__Extract provided__:
· · ·
EDUARDO SÁENZ DE CABEZÓN MATH IS FOREVER

eduardo sáenz de cabezón math is forever

Imagine you're in a bar, or a club, and you start talking, and after a while, the question comes up, "So, what do you do for work?" And since you think your job is interesting, you say, "I'm a mathematician." (Laughter) And inevitably, during that conversation one of these two phrases come up: A) "I was terrible at math, but it wasn't my fault. It's because the teacher was awful." (Laughter) Or B) "But what is math really for?" (Laughter) I'll now address Case B. (Laughter)

When someone asks you what math is for, they're not asking you about applications of mathematical science. They're asking you, why did I have to study that bullshit I never used in my life again? (Laughter) That's what they're actually asking. So when mathematicians are asked what math is for, they tend to fall into two groups: 54.51 percent of mathematicians will assume an attacking position, and 44.77 percent of mathematicians will take a defensive position. There's a strange 0.8 percent, among which I include myself.
· · ·
__Data shown__:
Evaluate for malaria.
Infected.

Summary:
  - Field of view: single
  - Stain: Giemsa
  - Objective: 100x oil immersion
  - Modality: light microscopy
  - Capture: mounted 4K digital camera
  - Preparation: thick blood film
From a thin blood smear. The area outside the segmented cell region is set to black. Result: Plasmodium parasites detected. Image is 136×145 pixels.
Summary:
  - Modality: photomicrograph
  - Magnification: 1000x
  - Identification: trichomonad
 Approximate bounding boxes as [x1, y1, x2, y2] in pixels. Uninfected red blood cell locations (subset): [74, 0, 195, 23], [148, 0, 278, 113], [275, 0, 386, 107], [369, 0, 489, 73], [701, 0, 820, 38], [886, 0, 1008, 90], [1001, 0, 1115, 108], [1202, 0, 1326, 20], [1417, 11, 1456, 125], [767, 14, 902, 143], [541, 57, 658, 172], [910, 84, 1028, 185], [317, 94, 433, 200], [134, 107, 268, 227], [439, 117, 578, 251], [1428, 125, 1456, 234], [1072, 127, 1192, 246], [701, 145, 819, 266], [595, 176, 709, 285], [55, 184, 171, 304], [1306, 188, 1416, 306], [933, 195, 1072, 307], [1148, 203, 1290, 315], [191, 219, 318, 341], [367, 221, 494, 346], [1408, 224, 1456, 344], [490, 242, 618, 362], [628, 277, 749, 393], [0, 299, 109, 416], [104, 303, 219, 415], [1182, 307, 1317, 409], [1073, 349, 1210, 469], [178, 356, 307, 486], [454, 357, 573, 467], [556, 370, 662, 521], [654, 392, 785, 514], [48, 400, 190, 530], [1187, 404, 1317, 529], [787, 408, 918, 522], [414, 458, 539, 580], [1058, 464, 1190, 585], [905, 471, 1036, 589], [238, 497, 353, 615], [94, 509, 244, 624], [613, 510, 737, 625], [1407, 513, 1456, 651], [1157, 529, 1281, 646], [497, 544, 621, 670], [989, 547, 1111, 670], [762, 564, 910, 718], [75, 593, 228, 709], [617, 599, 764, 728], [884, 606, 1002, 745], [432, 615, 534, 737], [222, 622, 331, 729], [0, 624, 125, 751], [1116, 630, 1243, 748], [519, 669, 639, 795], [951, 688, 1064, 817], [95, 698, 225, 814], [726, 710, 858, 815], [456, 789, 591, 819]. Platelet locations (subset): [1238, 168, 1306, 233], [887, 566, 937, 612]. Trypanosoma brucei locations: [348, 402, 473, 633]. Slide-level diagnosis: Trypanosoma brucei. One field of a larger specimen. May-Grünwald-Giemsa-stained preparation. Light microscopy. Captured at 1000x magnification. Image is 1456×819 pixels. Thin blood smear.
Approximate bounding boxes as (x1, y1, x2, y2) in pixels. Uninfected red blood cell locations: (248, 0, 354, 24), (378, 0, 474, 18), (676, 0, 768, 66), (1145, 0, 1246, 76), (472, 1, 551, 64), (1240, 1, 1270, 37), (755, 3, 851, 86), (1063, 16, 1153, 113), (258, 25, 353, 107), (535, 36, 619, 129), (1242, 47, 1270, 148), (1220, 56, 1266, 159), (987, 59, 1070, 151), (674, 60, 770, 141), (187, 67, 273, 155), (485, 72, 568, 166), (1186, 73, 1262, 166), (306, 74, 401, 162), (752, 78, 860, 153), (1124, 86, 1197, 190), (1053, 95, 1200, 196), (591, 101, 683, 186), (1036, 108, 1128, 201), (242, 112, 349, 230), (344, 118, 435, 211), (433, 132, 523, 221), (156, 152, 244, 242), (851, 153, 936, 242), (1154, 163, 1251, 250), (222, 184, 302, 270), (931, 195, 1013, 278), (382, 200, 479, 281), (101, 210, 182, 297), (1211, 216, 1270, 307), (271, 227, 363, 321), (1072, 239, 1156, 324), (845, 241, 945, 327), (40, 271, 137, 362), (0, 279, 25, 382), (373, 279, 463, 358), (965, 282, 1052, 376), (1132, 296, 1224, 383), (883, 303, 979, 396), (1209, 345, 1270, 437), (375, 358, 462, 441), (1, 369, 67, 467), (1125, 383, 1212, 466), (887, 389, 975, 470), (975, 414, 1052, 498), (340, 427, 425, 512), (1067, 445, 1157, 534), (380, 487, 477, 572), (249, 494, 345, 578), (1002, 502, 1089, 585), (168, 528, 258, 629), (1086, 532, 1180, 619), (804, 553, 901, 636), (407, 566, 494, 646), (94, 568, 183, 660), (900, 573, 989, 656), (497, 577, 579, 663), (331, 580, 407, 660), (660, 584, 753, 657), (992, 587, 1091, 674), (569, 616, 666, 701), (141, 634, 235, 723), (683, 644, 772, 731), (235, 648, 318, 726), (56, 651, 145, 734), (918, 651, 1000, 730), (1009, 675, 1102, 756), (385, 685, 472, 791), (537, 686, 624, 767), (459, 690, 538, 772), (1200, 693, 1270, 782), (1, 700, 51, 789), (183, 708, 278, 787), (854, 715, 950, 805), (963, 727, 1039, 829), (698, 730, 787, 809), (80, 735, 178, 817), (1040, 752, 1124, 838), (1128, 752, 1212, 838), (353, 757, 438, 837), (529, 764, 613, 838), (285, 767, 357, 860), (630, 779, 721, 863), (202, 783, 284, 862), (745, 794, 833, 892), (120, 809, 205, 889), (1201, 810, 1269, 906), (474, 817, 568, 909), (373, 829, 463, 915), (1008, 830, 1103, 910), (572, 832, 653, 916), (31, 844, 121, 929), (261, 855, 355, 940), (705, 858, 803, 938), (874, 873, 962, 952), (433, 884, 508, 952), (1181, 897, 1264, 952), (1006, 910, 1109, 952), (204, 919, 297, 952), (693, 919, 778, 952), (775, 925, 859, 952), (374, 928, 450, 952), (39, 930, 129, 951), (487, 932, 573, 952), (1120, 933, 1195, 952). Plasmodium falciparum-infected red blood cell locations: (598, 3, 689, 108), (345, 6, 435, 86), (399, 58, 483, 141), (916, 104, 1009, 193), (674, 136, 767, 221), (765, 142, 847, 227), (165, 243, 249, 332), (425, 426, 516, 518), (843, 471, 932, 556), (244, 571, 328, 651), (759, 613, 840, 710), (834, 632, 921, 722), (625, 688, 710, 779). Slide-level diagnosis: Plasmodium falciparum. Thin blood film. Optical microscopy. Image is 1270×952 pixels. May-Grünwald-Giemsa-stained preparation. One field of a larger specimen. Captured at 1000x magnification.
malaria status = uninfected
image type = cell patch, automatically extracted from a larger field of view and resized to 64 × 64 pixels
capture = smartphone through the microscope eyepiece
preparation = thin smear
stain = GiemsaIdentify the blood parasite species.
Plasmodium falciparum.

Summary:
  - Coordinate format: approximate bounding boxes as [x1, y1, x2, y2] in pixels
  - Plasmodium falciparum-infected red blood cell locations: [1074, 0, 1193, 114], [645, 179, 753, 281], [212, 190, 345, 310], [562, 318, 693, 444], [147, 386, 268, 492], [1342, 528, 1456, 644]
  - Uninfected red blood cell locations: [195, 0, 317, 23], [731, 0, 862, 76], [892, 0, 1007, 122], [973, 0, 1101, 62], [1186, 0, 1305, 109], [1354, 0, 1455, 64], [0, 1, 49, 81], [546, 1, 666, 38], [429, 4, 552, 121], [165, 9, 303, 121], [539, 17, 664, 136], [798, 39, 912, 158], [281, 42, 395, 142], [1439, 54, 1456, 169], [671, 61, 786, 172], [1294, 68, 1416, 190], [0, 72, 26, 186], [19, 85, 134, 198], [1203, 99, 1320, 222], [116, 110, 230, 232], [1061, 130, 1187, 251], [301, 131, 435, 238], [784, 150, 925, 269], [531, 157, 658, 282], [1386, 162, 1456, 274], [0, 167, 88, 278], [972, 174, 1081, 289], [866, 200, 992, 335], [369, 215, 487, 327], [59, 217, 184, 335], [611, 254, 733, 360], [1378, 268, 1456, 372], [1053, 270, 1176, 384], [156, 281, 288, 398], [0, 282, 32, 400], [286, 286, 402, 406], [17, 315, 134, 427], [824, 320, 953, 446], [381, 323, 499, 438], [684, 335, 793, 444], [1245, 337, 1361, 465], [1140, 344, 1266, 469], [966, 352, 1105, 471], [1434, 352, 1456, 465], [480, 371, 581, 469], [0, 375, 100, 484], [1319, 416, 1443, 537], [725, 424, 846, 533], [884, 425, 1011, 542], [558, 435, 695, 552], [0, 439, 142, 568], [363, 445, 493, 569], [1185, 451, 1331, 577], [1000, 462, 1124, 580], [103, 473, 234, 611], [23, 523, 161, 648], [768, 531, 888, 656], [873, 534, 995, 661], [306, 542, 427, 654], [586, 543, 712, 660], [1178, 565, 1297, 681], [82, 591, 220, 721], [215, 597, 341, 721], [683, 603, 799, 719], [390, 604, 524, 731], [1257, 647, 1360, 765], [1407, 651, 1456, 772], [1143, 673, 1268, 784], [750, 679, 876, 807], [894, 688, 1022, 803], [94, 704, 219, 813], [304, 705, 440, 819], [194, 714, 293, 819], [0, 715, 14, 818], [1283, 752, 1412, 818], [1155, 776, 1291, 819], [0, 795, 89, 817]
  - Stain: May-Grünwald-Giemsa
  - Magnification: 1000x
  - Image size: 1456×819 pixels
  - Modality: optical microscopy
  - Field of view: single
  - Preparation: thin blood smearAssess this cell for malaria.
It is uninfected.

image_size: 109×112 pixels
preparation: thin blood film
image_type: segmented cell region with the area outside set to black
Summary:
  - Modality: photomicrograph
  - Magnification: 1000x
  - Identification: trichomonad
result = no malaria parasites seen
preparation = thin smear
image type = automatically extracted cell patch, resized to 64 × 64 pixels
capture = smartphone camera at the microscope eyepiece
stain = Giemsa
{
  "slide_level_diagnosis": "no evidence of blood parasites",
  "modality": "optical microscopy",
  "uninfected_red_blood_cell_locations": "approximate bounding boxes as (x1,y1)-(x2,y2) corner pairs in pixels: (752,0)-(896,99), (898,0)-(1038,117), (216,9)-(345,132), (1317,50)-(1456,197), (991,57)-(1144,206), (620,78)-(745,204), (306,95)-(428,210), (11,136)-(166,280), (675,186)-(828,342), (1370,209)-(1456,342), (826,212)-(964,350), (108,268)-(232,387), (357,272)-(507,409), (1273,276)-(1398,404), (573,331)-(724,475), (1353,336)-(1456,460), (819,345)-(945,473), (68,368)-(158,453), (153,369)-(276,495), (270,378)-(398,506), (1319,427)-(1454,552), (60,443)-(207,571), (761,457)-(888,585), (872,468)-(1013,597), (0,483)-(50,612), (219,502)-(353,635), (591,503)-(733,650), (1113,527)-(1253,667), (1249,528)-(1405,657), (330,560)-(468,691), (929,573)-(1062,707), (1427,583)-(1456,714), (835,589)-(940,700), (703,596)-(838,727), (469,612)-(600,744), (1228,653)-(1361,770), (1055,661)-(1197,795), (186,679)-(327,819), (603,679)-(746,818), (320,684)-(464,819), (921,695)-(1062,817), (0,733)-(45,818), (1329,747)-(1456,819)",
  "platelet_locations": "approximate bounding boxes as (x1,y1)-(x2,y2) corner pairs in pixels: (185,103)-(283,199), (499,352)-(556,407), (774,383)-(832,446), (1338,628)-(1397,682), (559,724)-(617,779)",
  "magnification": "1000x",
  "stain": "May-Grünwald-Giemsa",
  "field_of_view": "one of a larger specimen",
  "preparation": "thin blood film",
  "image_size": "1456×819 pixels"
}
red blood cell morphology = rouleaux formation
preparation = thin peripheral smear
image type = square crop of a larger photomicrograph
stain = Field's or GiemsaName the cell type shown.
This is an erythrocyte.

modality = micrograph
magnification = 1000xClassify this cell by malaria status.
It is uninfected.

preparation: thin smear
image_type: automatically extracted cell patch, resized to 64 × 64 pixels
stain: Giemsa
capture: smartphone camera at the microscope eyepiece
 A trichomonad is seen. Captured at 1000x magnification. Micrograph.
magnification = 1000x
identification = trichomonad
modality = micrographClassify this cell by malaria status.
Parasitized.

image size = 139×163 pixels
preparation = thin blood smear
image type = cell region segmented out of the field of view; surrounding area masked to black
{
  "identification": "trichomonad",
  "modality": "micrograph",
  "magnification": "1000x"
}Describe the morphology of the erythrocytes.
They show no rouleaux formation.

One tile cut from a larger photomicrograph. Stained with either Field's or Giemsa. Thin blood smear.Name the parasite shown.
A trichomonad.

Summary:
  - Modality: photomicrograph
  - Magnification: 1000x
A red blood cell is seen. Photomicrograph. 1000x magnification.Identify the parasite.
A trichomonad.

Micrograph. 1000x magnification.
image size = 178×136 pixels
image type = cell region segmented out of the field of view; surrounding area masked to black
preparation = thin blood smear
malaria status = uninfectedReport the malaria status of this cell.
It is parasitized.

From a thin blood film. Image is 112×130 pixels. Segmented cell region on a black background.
· · ·
__Task objective__:
Can you carry on the talk about what math is for, starting right after its final sentence?

__In response__:
Who are the ones that attack? The attacking ones are mathematicians who would tell you this question makes no sense, because mathematics have a meaning all their own—a beautiful edifice with its own logic—and that there's no point in constantly searching for all possible applications. What's the use of poetry? What's the use of love? What's the use of life itself? What kind of question is that? (Laughter) Hardy, for instance, was a model of this type of attack.

And those who stand in defense tell you, "Even if you don't realize it, friend, math is behind everything." (Laughter) Those guys, they always bring up bridges and computers. "If you don't know math, your bridge will collapse." (Laughter) It's true, computers are all about math. And now these guys have also started saying that behind information security and credit cards are prime numbers. These are the answers your math teacher would give you if you asked him. He's one of the defensive ones.

Okay, but who's right then? Those who say that math doesn't need to have a purpose, or those who say that math is behind everything we do? Actually, both are right. But remember I told you I belong to that strange 0.8 percent claiming something else? So, go ahead, ask me what math is for.

Audience: What is math for?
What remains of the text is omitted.